Ahmed Ouyahia offre Fertial à Ali Haddad et le syndicat d’Asmidal monte au créneau

Ahmed Ouyahia offre Fertial à Ali Haddad et le syndicat d’Asmidal monte au créneau
Par Amel Benabi | 23 Septembre 2018 | 12:26

Le Premier ministre Ahmed Ouyahia a-t-il offert  à son ami Ali Haddad sur un plateau d’argent, Fertial, une  entreprise algéro-espagnole, appartenant à 60% à Villar Mir et 40%  à Asmidal spécialisée dans la production des engrais et des fertilisants et filiale de Sontrach ? Il y a tout lieu de le penser quand on examine la correspondance adressée au syndicat d’Asmidal que préside Smain Kouadria par le président du conseil d’administration de Fertial, Javier  Goni del Cacho, l’invitant à assister à la réunion devant statuter définitivement sur la cession des actions de «GVM» , c’est-à-dire les parts de l’Etat au profit du groupe ETRHB.

Selon cette missive envoyée depuis Madrid, Ali Haddad insiste pour que l’opération soit bouclée urgemment avant le 30 septembre 2018, c’est-à-dire dans une semaine. Le président du Conseil d’administration, l’espagnol  Javier Goni del Cacho, précise à ses interlocuteurs du syndicat que Ali Haddad a reçu de la part du Premier ministre Ahmed Ouyahia, la lettre de renoncement de l’Etat à exercer son droit de préemption le 27 août dernier. Un précieux document qui sera remis lors de la réunion du conseil d’admnistration, «séance tenante» lit-on.

Autrement dit, l’Etat renonce inexplicablement à son droit mais aussi devoir de racheter une entreprise solvable qu’il a pourtant redressée financièrement et rénovée ses équipements. C’est une décision assez bizarre de vendre à un privé une entreprise en bonne santé financière qui plus est, avec des risques d’avoir des licenciements à l’avenir.

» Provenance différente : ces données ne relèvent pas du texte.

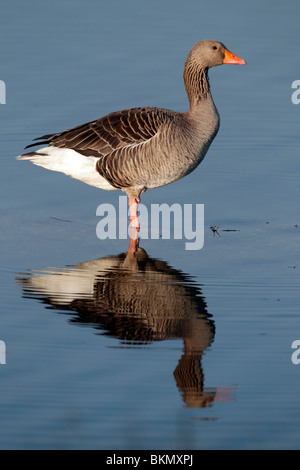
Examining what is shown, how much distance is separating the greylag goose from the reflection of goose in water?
1668 millimetres

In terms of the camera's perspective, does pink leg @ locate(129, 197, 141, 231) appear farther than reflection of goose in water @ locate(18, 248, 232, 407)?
Yes

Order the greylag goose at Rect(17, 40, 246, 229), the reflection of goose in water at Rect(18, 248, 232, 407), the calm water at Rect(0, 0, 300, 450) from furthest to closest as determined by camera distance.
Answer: the greylag goose at Rect(17, 40, 246, 229) → the reflection of goose in water at Rect(18, 248, 232, 407) → the calm water at Rect(0, 0, 300, 450)

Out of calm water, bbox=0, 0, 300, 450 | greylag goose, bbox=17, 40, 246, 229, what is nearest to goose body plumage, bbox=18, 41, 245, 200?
greylag goose, bbox=17, 40, 246, 229

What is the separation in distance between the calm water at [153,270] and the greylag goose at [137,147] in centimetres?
62

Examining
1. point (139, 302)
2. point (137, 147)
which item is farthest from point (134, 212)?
point (139, 302)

Par ailleurs, le responsable du syndicat et député du Parti des Travailleurs (PT), Smain Kouadria, s’interroge sur la décision du Premier ministre d’offrir ce «cadeau»  à Ali Haddad alors que le président de la république «est seul habilité», d’après lui, à trancher sur les privatisations des entreprises publiques. Il en veut d’autant plus que le président Bouteflika avait invalidé la décision de la tripartite (gouvernement-patronat et UGTA) concernant le partenariat public-privé qui ouvrait la voie au bradage du patrimoine public de l’Etat au profit de «l’oligarchie».

Il y a lieu par ailleurs de souligner l’impatience curieuse de Ali Haddad à boucler la reprise de Fertial avant le 30 septembre. Il convient de noter que le gouvernement a souvent exercé son droit de préemption quand il s’agit des entreprises pérennes et parfois même de moindre importance comme ce fut le cas pour le rachat avorté d’Issad Rebrab de l’usine de production de pneumatiques du groupe francais Michelin.